Cosmos Reason 2 is a vision-language model designed to reason over visual inputs. It combines a Vision Transformer encoder with a transformer-based language model and supports a large context window capable of analyzing complex scenes, temporal events, and spatial relationships. This enables applications involving industrial vision, robotics, and large-scale video analysis.
Nemotron models, by contrast, focus on language understanding and generation tasks such as conversational interfaces, summarization, reasoning over enterprise knowledge bases, and RAG workflows. In many production AI systems, these two model categories are complementary: Cosmos models process visual inputs and generate structured insights, while Nemotron models interpret those insights and generate language-based responses or summaries.
Both Cosmos and Nemotron models can be deployed using NVIDIA NIM microservices, which provide optimized inference environments and standardized APIs for model access.
While these services simplify model packaging and inference optimization, organizations still require a platform to manage deployment, infrastructure allocation, orchestration, and operational visibility.

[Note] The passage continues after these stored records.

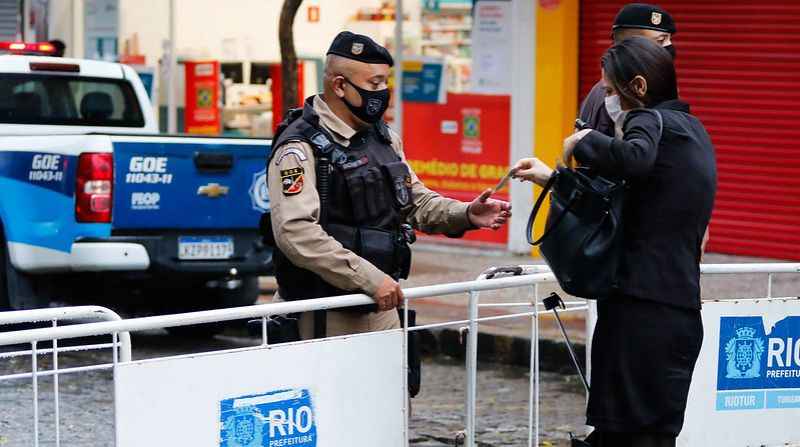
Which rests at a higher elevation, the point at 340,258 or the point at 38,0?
the point at 38,0

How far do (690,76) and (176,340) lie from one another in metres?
5.46

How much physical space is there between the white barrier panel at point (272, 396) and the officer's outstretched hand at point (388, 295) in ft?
0.31

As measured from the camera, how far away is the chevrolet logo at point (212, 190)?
9.98 meters

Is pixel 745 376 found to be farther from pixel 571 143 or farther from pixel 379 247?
pixel 571 143

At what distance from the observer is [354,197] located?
5270mm

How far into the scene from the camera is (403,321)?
5.33m

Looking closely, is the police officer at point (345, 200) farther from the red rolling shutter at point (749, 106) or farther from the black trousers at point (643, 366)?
the red rolling shutter at point (749, 106)

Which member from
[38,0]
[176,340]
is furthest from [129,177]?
[38,0]

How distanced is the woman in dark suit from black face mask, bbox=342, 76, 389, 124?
73 cm

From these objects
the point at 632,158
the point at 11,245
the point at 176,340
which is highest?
the point at 632,158

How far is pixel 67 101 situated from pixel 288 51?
2207 mm

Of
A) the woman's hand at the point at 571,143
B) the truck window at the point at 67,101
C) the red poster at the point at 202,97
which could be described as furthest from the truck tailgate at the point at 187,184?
the red poster at the point at 202,97

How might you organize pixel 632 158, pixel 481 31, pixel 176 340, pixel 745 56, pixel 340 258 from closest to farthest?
pixel 632 158 → pixel 340 258 → pixel 176 340 → pixel 745 56 → pixel 481 31

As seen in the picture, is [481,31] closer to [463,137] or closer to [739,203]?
[463,137]
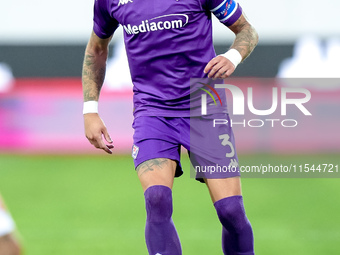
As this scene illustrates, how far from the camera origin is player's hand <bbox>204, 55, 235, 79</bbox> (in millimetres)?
3996

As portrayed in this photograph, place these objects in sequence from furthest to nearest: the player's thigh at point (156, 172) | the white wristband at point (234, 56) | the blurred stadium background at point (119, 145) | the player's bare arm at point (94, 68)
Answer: the blurred stadium background at point (119, 145) < the player's bare arm at point (94, 68) < the white wristband at point (234, 56) < the player's thigh at point (156, 172)

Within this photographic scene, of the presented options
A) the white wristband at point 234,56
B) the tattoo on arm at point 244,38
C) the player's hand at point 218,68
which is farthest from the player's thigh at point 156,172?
the tattoo on arm at point 244,38

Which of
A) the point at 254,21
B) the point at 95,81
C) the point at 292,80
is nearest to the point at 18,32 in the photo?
the point at 254,21

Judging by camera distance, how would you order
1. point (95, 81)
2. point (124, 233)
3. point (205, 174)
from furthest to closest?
point (124, 233)
point (95, 81)
point (205, 174)

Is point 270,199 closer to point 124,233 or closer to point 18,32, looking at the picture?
point 124,233

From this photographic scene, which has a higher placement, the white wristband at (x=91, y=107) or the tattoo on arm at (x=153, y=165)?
the white wristband at (x=91, y=107)

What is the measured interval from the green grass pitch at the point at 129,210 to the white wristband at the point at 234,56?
8.12ft

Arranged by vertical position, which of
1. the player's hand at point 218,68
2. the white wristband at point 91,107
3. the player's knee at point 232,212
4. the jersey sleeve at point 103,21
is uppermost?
the jersey sleeve at point 103,21

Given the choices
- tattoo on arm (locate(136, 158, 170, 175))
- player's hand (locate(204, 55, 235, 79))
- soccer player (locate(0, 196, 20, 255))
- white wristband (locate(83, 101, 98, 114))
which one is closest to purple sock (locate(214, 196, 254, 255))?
tattoo on arm (locate(136, 158, 170, 175))

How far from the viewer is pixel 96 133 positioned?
14.4 feet

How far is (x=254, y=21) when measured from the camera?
1412 cm

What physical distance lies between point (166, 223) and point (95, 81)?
1255 millimetres

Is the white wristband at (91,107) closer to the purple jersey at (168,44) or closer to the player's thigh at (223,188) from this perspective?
the purple jersey at (168,44)

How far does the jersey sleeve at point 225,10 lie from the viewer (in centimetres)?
430
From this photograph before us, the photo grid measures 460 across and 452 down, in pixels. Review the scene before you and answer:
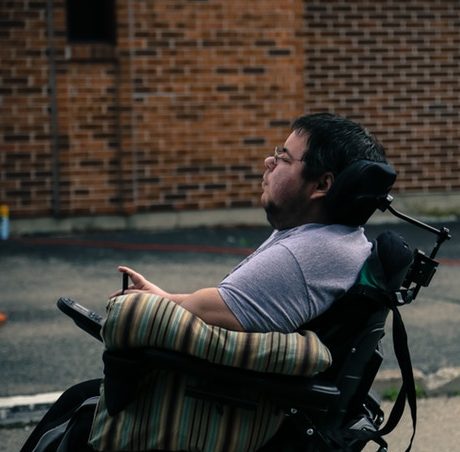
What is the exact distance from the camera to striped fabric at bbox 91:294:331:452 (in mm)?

This is where ClearML plays a central role.
Deploying NVIDIA Cosmos and Nemotron Models with ClearML
ClearML provides infrastructure orchestration and application deployment capabilities that allow NVIDIA models packaged as NIM microservices, including both Cosmos and Nemotron models, to be deployed quickly and managed centrally.
Through ClearML’s application deployment framework, models can be launched from a curated catalog and assigned to available GPU infrastructure. When a model is deployed, ClearML provisions the corresponding containerized inference service, assigns it to a GPU resource pool, configures networking, and exposes the model through a secure endpoint managed by the ClearML application gateway.
This deployment workflow eliminates much of the manual infrastructure work typically associated with running large models. Instead of configuring container orchestration environments, networking rules, or infrastructure automation scripts, deployment can be initiated directly from the ClearML interface.
ClearML also operates across multiple infrastructure environments, including bare-metal servers, virtual machines, and Kubernetes clusters, allowing organizations to run NVIDIA models wherever their compute resources reside.
By coordinating deployments through a single platform, teams can run multimodal AI systems that combine vision-language reasoning from Cosmos models with language reasoning from Nemotron models within the same operational environment.
Flexible GPU Infrastructure Support
Modern AI deployments frequently span a wide range of GPU hardware configurations. Early experimentation may occur on workstation-class GPUs, while production inference workloads often run on large datacenter accelerators.
ClearML is designed to support this diversity of infrastructure. Models can be scheduled onto available GPU resources through ClearML’s resource queues, allowing organizations to run smaller models on GPUs such as NVIDIA RTX-class or even edge devices on a dedicated network while deploying larger models or multiple concurrent services on higher-capacity accelerators such as NVIDIA Blackwell and NVIDIA Hopper GPUs.
This flexibility allows teams to align model deployments with the hardware they already operate. Rather than requiring a single standardized GPU configuration, ClearML enables organizations to run different models across heterogeneous GPU environments while maintaining centralized visibility and management.
Orchestrating Full AI Pipelines
Deploying models is only one part of the production AI lifecycle. Real-world systems typically involve multi-stage pipelines that include ingestion, preprocessing, inference, indexing, and downstream retrieval or reasoning.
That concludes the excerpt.